• YOUR INSTRUCTIONS:
What is needed is a word-for-word restatement of all the entries.
#####
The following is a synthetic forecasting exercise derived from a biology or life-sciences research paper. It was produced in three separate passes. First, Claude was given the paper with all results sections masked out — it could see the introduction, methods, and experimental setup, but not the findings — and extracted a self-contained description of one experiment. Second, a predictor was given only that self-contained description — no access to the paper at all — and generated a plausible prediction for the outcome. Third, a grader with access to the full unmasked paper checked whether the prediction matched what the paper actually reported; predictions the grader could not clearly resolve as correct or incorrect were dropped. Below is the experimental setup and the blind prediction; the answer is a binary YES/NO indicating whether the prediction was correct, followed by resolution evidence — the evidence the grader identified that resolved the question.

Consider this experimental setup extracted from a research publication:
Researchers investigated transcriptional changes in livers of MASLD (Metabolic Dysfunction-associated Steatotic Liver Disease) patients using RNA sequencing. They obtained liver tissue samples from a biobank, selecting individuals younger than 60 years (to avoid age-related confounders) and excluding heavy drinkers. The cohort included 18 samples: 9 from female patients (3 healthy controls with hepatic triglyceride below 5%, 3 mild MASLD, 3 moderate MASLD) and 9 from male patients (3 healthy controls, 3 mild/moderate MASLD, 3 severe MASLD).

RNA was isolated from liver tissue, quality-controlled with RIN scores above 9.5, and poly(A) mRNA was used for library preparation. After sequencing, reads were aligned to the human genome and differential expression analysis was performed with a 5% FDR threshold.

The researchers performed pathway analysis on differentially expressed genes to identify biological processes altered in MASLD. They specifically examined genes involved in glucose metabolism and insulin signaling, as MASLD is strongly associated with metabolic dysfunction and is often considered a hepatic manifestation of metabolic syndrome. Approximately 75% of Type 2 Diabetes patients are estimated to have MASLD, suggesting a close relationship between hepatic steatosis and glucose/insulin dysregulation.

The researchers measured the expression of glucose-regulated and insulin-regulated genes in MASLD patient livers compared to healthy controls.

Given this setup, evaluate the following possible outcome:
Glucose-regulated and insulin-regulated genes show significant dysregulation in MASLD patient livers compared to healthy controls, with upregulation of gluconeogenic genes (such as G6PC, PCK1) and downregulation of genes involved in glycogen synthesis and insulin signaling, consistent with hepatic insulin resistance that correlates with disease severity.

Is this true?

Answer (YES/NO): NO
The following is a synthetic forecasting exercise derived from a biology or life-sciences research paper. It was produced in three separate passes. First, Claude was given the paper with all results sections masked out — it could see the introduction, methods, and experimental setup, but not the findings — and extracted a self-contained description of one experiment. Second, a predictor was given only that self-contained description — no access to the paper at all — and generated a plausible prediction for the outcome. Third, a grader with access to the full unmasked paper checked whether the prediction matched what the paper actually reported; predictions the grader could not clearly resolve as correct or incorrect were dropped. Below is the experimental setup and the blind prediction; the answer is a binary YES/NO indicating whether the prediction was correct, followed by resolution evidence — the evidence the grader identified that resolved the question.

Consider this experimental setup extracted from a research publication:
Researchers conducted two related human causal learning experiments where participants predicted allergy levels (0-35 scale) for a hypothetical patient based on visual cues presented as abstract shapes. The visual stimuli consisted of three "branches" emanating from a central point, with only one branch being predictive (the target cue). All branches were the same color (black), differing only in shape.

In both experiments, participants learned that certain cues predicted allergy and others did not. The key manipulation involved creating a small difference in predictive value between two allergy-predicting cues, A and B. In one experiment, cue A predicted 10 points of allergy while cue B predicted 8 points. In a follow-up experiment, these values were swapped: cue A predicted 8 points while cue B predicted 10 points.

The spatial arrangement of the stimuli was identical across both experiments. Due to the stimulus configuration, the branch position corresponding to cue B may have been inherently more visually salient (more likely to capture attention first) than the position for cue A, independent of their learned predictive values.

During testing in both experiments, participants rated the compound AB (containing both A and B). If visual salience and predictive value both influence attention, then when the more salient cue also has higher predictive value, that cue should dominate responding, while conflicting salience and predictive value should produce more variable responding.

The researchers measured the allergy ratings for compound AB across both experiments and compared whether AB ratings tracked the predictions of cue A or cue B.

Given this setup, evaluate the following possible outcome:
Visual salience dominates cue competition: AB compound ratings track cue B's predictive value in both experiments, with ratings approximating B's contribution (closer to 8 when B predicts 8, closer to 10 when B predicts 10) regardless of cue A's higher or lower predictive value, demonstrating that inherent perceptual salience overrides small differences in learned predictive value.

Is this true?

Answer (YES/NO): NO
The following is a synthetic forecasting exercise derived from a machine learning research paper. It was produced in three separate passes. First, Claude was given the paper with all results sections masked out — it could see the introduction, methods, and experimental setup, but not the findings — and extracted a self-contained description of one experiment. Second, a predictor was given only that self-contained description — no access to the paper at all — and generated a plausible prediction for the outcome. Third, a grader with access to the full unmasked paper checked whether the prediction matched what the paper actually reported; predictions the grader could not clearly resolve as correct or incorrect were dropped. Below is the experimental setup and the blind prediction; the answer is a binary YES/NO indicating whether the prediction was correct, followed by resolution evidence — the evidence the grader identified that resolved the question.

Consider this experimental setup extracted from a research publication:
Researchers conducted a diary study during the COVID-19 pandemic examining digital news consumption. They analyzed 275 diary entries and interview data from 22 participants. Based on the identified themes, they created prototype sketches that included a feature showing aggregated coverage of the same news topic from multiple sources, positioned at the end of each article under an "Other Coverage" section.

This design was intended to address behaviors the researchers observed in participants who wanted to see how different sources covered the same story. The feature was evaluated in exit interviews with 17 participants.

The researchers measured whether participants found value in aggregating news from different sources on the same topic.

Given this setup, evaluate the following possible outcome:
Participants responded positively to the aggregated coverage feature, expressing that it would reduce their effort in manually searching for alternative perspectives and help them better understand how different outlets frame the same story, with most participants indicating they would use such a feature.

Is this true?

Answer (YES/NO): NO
#####
• EXERCISE ANSWER:
The following is a synthetic forecasting exercise derived from a biology or life-sciences research paper. It was produced in three separate passes. First, Claude was given the paper with all results sections masked out — it could see the introduction, methods, and experimental setup, but not the findings — and extracted a self-contained description of one experiment. Second, a predictor was given only that self-contained description — no access to the paper at all — and generated a plausible prediction for the outcome. Third, a grader with access to the full unmasked paper checked whether the prediction matched what the paper actually reported; predictions the grader could not clearly resolve as correct or incorrect were dropped. Below is the experimental setup and the blind prediction; the answer is a binary YES/NO indicating whether the prediction was correct, followed by resolution evidence — the evidence the grader identified that resolved the question.

Consider this experimental setup extracted from a research publication:
Researchers investigated transcriptional changes in livers of MASLD (Metabolic Dysfunction-associated Steatotic Liver Disease) patients using RNA sequencing. They obtained liver tissue samples from a biobank, selecting individuals younger than 60 years (to avoid age-related confounders) and excluding heavy drinkers. The cohort included 18 samples: 9 from female patients (3 healthy controls with hepatic triglyceride below 5%, 3 mild MASLD, 3 moderate MASLD) and 9 from male patients (3 healthy controls, 3 mild/moderate MASLD, 3 severe MASLD).

RNA was isolated from liver tissue, quality-controlled with RIN scores above 9.5, and poly(A) mRNA was used for library preparation. After sequencing, reads were aligned to the human genome and differential expression analysis was performed with a 5% FDR threshold.

The researchers performed pathway analysis on differentially expressed genes to identify biological processes altered in MASLD. They specifically examined genes involved in glucose metabolism and insulin signaling, as MASLD is strongly associated with metabolic dysfunction and is often considered a hepatic manifestation of metabolic syndrome. Approximately 75% of Type 2 Diabetes patients are estimated to have MASLD, suggesting a close relationship between hepatic steatosis and glucose/insulin dysregulation.

The researchers measured the expression of glucose-regulated and insulin-regulated genes in MASLD patient livers compared to healthy controls.

Given this setup, evaluate the following possible outcome:
Glucose-regulated and insulin-regulated genes show significant dysregulation in MASLD patient livers compared to healthy controls, with upregulation of gluconeogenic genes (such as G6PC, PCK1) and downregulation of genes involved in glycogen synthesis and insulin signaling, consistent with hepatic insulin resistance that correlates with disease severity.

Is this true?

Answer (YES/NO): NO
The following is a synthetic forecasting exercise derived from a biology or life-sciences research paper. It was produced in three separate passes. First, Claude was given the paper with all results sections masked out — it could see the introduction, methods, and experimental setup, but not the findings — and extracted a self-contained description of one experiment. Second, a predictor was given only that self-contained description — no access to the paper at all — and generated a plausible prediction for the outcome. Third, a grader with access to the full unmasked paper checked whether the prediction matched what the paper actually reported; predictions the grader could not clearly resolve as correct or incorrect were dropped. Below is the experimental setup and the blind prediction; the answer is a binary YES/NO indicating whether the prediction was correct, followed by resolution evidence — the evidence the grader identified that resolved the question.

Consider this experimental setup extracted from a research publication:
Researchers conducted two related human causal learning experiments where participants predicted allergy levels (0-35 scale) for a hypothetical patient based on visual cues presented as abstract shapes. The visual stimuli consisted of three "branches" emanating from a central point, with only one branch being predictive (the target cue). All branches were the same color (black), differing only in shape.

In both experiments, participants learned that certain cues predicted allergy and others did not. The key manipulation involved creating a small difference in predictive value between two allergy-predicting cues, A and B. In one experiment, cue A predicted 10 points of allergy while cue B predicted 8 points. In a follow-up experiment, these values were swapped: cue A predicted 8 points while cue B predicted 10 points.

The spatial arrangement of the stimuli was identical across both experiments. Due to the stimulus configuration, the branch position corresponding to cue B may have been inherently more visually salient (more likely to capture attention first) than the position for cue A, independent of their learned predictive values.

During testing in both experiments, participants rated the compound AB (containing both A and B). If visual salience and predictive value both influence attention, then when the more salient cue also has higher predictive value, that cue should dominate responding, while conflicting salience and predictive value should produce more variable responding.

The researchers measured the allergy ratings for compound AB across both experiments and compared whether AB ratings tracked the predictions of cue A or cue B.

Given this setup, evaluate the following possible outcome:
Visual salience dominates cue competition: AB compound ratings track cue B's predictive value in both experiments, with ratings approximating B's contribution (closer to 8 when B predicts 8, closer to 10 when B predicts 10) regardless of cue A's higher or lower predictive value, demonstrating that inherent perceptual salience overrides small differences in learned predictive value.

Is this true?

Answer (YES/NO): NO
The following is a synthetic forecasting exercise derived from a machine learning research paper. It was produced in three separate passes. First, Claude was given the paper with all results sections masked out — it could see the introduction, methods, and experimental setup, but not the findings — and extracted a self-contained description of one experiment. Second, a predictor was given only that self-contained description — no access to the paper at all — and generated a plausible prediction for the outcome. Third, a grader with access to the full unmasked paper checked whether the prediction matched what the paper actually reported; predictions the grader could not clearly resolve as correct or incorrect were dropped. Below is the experimental setup and the blind prediction; the answer is a binary YES/NO indicating whether the prediction was correct, followed by resolution evidence — the evidence the grader identified that resolved the question.

Consider this experimental setup extracted from a research publication:
Researchers conducted a diary study during the COVID-19 pandemic examining digital news consumption. They analyzed 275 diary entries and interview data from 22 participants. Based on the identified themes, they created prototype sketches that included a feature showing aggregated coverage of the same news topic from multiple sources, positioned at the end of each article under an "Other Coverage" section.

This design was intended to address behaviors the researchers observed in participants who wanted to see how different sources covered the same story. The feature was evaluated in exit interviews with 17 participants.

The researchers measured whether participants found value in aggregating news from different sources on the same topic.

Given this setup, evaluate the following possible outcome:
Participants responded positively to the aggregated coverage feature, expressing that it would reduce their effort in manually searching for alternative perspectives and help them better understand how different outlets frame the same story, with most participants indicating they would use such a feature.

Is this true?

Answer (YES/NO): NO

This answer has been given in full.